Records from a collection
----
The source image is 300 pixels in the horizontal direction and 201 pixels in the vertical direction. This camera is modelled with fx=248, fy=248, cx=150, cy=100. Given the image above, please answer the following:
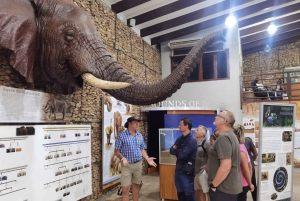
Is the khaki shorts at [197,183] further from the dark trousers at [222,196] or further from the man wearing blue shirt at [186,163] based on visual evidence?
the dark trousers at [222,196]

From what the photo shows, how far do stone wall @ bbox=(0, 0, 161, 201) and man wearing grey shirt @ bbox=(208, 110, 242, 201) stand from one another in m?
2.12

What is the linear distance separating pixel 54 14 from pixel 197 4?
5335mm

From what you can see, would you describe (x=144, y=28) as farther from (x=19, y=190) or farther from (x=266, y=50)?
(x=266, y=50)

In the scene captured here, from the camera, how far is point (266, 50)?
12.1m

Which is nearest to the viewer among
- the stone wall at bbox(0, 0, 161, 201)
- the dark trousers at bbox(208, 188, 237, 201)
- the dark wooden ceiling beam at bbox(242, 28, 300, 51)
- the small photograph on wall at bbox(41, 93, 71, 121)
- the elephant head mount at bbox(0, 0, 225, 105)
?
the elephant head mount at bbox(0, 0, 225, 105)

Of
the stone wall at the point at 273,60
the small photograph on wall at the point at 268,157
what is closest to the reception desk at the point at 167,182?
the small photograph on wall at the point at 268,157

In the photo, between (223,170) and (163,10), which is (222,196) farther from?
(163,10)

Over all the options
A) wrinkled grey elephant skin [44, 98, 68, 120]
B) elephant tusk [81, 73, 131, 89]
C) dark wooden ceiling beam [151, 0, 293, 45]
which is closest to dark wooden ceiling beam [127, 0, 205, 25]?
dark wooden ceiling beam [151, 0, 293, 45]

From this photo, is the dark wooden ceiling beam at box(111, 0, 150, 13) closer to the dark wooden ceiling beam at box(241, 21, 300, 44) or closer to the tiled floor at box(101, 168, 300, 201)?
the tiled floor at box(101, 168, 300, 201)

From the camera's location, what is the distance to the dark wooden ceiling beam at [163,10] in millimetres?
6336

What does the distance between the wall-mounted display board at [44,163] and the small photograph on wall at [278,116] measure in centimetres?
269

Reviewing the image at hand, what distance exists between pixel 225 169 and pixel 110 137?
2.93 metres

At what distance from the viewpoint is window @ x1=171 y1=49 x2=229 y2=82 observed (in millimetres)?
8891

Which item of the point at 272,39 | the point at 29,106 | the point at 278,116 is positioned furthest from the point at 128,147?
the point at 272,39
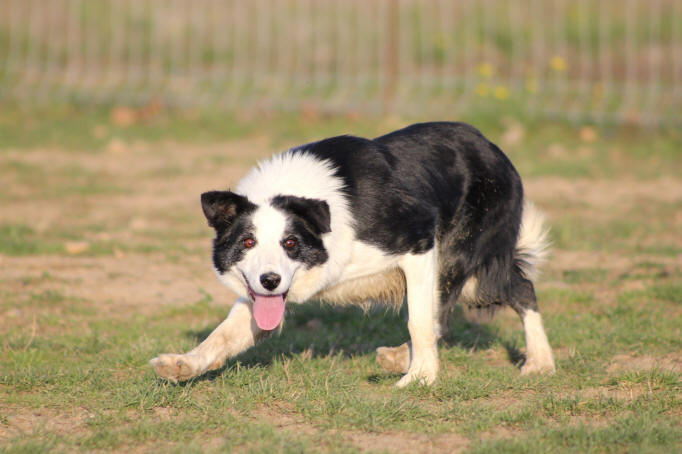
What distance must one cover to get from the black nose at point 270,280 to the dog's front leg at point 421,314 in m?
0.88

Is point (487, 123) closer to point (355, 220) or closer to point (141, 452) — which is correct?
point (355, 220)

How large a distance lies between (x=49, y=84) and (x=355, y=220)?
11.6 m

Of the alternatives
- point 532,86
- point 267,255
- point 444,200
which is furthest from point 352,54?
point 267,255

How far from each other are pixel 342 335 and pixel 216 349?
→ 1300 millimetres

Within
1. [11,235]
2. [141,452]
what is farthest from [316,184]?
[11,235]

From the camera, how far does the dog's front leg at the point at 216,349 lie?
14.2ft

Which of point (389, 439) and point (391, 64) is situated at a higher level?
point (391, 64)

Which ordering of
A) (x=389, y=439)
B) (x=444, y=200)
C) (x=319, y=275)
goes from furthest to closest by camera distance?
1. (x=444, y=200)
2. (x=319, y=275)
3. (x=389, y=439)

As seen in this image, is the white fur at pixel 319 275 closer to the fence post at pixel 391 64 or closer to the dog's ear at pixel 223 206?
the dog's ear at pixel 223 206

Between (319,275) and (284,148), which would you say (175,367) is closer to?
(319,275)

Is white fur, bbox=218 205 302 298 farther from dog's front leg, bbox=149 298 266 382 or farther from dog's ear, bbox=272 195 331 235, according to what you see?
dog's front leg, bbox=149 298 266 382

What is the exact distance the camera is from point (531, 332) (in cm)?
520

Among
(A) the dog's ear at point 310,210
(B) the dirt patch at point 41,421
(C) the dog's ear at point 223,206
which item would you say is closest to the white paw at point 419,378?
(A) the dog's ear at point 310,210

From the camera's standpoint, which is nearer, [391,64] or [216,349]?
[216,349]
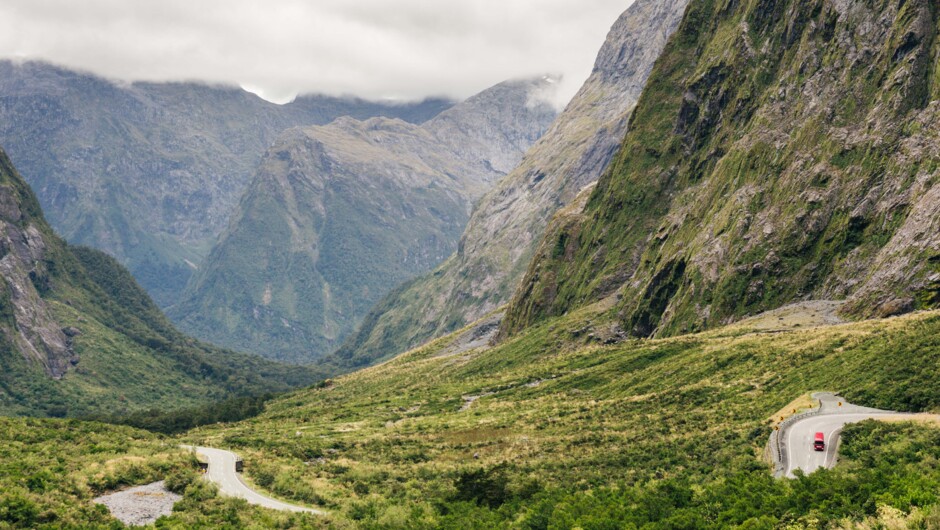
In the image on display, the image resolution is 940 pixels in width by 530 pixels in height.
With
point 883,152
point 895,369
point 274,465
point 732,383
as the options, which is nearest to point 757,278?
point 883,152

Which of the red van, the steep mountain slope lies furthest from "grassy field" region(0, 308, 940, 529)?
the steep mountain slope

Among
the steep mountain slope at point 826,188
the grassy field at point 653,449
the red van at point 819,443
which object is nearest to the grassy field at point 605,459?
the grassy field at point 653,449

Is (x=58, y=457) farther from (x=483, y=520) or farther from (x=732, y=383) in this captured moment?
(x=732, y=383)

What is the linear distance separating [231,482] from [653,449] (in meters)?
A: 42.7

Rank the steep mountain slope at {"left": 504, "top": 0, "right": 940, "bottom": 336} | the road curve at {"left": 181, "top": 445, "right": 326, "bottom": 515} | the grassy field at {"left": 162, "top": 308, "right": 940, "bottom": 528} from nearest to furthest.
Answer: the grassy field at {"left": 162, "top": 308, "right": 940, "bottom": 528} < the road curve at {"left": 181, "top": 445, "right": 326, "bottom": 515} < the steep mountain slope at {"left": 504, "top": 0, "right": 940, "bottom": 336}

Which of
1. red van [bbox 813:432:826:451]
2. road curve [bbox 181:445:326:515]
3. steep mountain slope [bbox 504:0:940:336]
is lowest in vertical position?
road curve [bbox 181:445:326:515]

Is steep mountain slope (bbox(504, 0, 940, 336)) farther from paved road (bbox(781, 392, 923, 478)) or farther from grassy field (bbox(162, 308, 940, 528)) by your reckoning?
paved road (bbox(781, 392, 923, 478))

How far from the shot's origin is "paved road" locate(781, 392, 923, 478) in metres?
59.4

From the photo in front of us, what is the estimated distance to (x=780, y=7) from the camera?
199 meters

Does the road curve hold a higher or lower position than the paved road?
lower

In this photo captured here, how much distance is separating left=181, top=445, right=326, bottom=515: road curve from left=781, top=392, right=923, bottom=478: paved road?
39189 millimetres

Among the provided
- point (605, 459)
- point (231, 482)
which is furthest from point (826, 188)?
point (231, 482)

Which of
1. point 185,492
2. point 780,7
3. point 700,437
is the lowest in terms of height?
point 185,492

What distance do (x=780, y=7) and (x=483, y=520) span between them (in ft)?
598
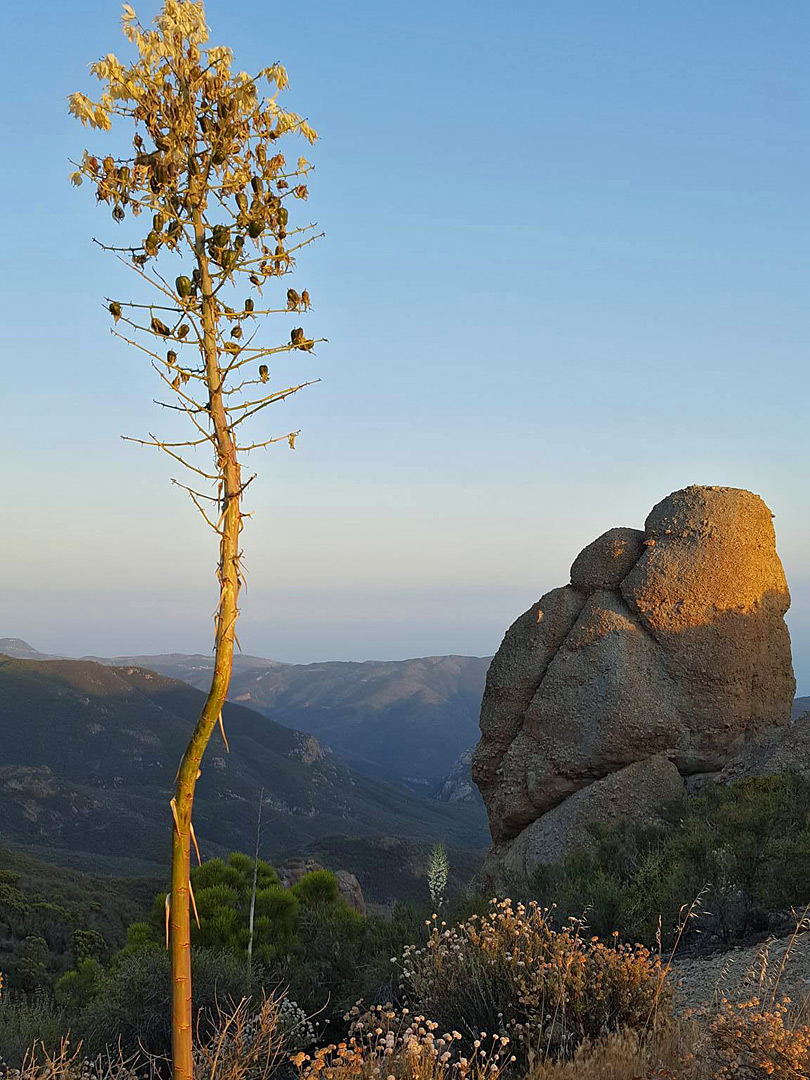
----
Reproduce all of the data above verbatim, omitting the pictures from your response.

ANSWER FOR THE TASK >>
The source image is 300 pixels in the horizontal direction and 201 pixels in the vertical direction. This camera is modelled with fx=248, fy=248, cx=150, cy=100. Given the image above, please answer the following:
Is the khaki shorts at [197,183] further from the dark trousers at [222,196] or further from the man wearing blue shirt at [186,163] based on visual evidence?
the dark trousers at [222,196]

From what the photo shows, how far do stone wall @ bbox=(0, 0, 161, 201) and man wearing grey shirt @ bbox=(208, 110, 242, 201) stand from one another in m?
2.12

What is the linear distance separating pixel 54 14 from pixel 197 4?
5335mm

From what you can see, would you describe (x=144, y=28) as farther from (x=19, y=190) or farther from (x=266, y=50)?
(x=266, y=50)

In the scene captured here, from the camera, how far is point (266, 50)?
12.1m

Which is nearest to the viewer among
- the stone wall at bbox(0, 0, 161, 201)
- the dark trousers at bbox(208, 188, 237, 201)
- the dark wooden ceiling beam at bbox(242, 28, 300, 51)
- the small photograph on wall at bbox(41, 93, 71, 121)
- the elephant head mount at bbox(0, 0, 225, 105)
?
the elephant head mount at bbox(0, 0, 225, 105)

Of
the stone wall at the point at 273,60
the small photograph on wall at the point at 268,157
what is closest to the reception desk at the point at 167,182?
the small photograph on wall at the point at 268,157

In the photo, between (223,170) and (163,10), which is (222,196) farther from?
(163,10)

Over all the options
A) wrinkled grey elephant skin [44, 98, 68, 120]
B) elephant tusk [81, 73, 131, 89]
C) dark wooden ceiling beam [151, 0, 293, 45]
which is closest to dark wooden ceiling beam [127, 0, 205, 25]?
dark wooden ceiling beam [151, 0, 293, 45]

From this photo, is the dark wooden ceiling beam at box(111, 0, 150, 13) closer to the dark wooden ceiling beam at box(241, 21, 300, 44) or closer to the tiled floor at box(101, 168, 300, 201)?
the tiled floor at box(101, 168, 300, 201)

From the camera's location, what is the distance to the dark wooden ceiling beam at [163,10] in millimetres?
6336

What does the distance between the wall-mounted display board at [44,163] and the small photograph on wall at [278,116] measure in centimetres?
269

Reviewing the image at hand, what distance exists between pixel 225 169 and pixel 110 137?
2.93 metres

At what distance from the viewpoint is window @ x1=171 y1=49 x2=229 y2=82 observed (in millimetres)?
8891

Which item of the point at 272,39 | the point at 29,106 | the point at 278,116 is positioned furthest from the point at 128,147?
the point at 272,39
What distance must one cover to get from the black nose at point 270,280 to the dog's front leg at point 421,314 in m?
0.88

Is point (487, 123) closer to point (355, 220) or closer to point (141, 452) — which is correct?
point (355, 220)

How large a distance lies between (x=49, y=84) and (x=355, y=220)?
11.6 m

Of the alternatives
- point 532,86
- point 267,255
- point 444,200
which is furthest from point 352,54?
point 267,255

How far from each other are pixel 342 335 and pixel 216 349?
→ 1300 millimetres

Within
1. [11,235]
2. [141,452]
what is farthest from [316,184]?
[11,235]

From the camera, how far does the dog's front leg at the point at 216,349 lie?
14.2ft

Which of point (389, 439) and point (391, 64) is situated at a higher level?
point (391, 64)

Which ordering of
A) (x=389, y=439)
B) (x=444, y=200)
C) (x=319, y=275)
goes from furthest to closest by camera distance?
1. (x=444, y=200)
2. (x=319, y=275)
3. (x=389, y=439)

As seen in this image, is the white fur at pixel 319 275 closer to the fence post at pixel 391 64 or closer to the dog's ear at pixel 223 206?
the dog's ear at pixel 223 206

Between (319,275) and (284,148), which would you say (175,367) is closer to?
(319,275)

Is white fur, bbox=218 205 302 298 farther from dog's front leg, bbox=149 298 266 382 or farther from dog's ear, bbox=272 195 331 235, according to what you see?
dog's front leg, bbox=149 298 266 382

What is the exact distance the camera is from point (531, 332) (in cm)?
520

Among
(A) the dog's ear at point 310,210
(B) the dirt patch at point 41,421
(C) the dog's ear at point 223,206
which item would you say is closest to the white paw at point 419,378?
(A) the dog's ear at point 310,210

From the camera's standpoint, which is nearer, [391,64] or [216,349]?
[216,349]
In the image on display, the image resolution is 940 pixels in width by 530 pixels in height.
With
point 883,152
point 895,369
point 274,465
point 732,383
as the options, which is nearest to point 757,278?
point 883,152

Which of the red van, the steep mountain slope lies furthest from "grassy field" region(0, 308, 940, 529)?
the steep mountain slope

Among
the steep mountain slope at point 826,188
the grassy field at point 653,449
the red van at point 819,443
which object is nearest to the grassy field at point 605,459?
the grassy field at point 653,449

Is (x=58, y=457) farther from (x=483, y=520) or farther from (x=732, y=383) in this captured moment?
(x=732, y=383)

What is the linear distance separating [231,482] from [653,449] (in meters)?
A: 42.7

Rank the steep mountain slope at {"left": 504, "top": 0, "right": 940, "bottom": 336} | the road curve at {"left": 181, "top": 445, "right": 326, "bottom": 515} | the grassy field at {"left": 162, "top": 308, "right": 940, "bottom": 528} from nearest to furthest.
Answer: the grassy field at {"left": 162, "top": 308, "right": 940, "bottom": 528} < the road curve at {"left": 181, "top": 445, "right": 326, "bottom": 515} < the steep mountain slope at {"left": 504, "top": 0, "right": 940, "bottom": 336}

Which of
1. red van [bbox 813:432:826:451]
2. road curve [bbox 181:445:326:515]
3. steep mountain slope [bbox 504:0:940:336]
is lowest in vertical position?
road curve [bbox 181:445:326:515]

Is steep mountain slope (bbox(504, 0, 940, 336)) farther from paved road (bbox(781, 392, 923, 478)) or farther from grassy field (bbox(162, 308, 940, 528)) by your reckoning?
paved road (bbox(781, 392, 923, 478))

How far from the shot's origin is "paved road" locate(781, 392, 923, 478) in metres?
59.4

From the photo in front of us, what is the estimated distance to (x=780, y=7) from the camera?
199 meters

Does the road curve hold a higher or lower position than the paved road?
lower

In this photo captured here, how much distance is separating left=181, top=445, right=326, bottom=515: road curve from left=781, top=392, right=923, bottom=478: paved road?
39189 millimetres

Among the provided
- point (605, 459)
- point (231, 482)
which is furthest from point (826, 188)?
point (231, 482)

Which of
1. point 185,492
2. point 780,7
3. point 700,437
is the lowest in terms of height?
point 185,492

What distance do (x=780, y=7) and (x=483, y=520) span between them (in ft)?
598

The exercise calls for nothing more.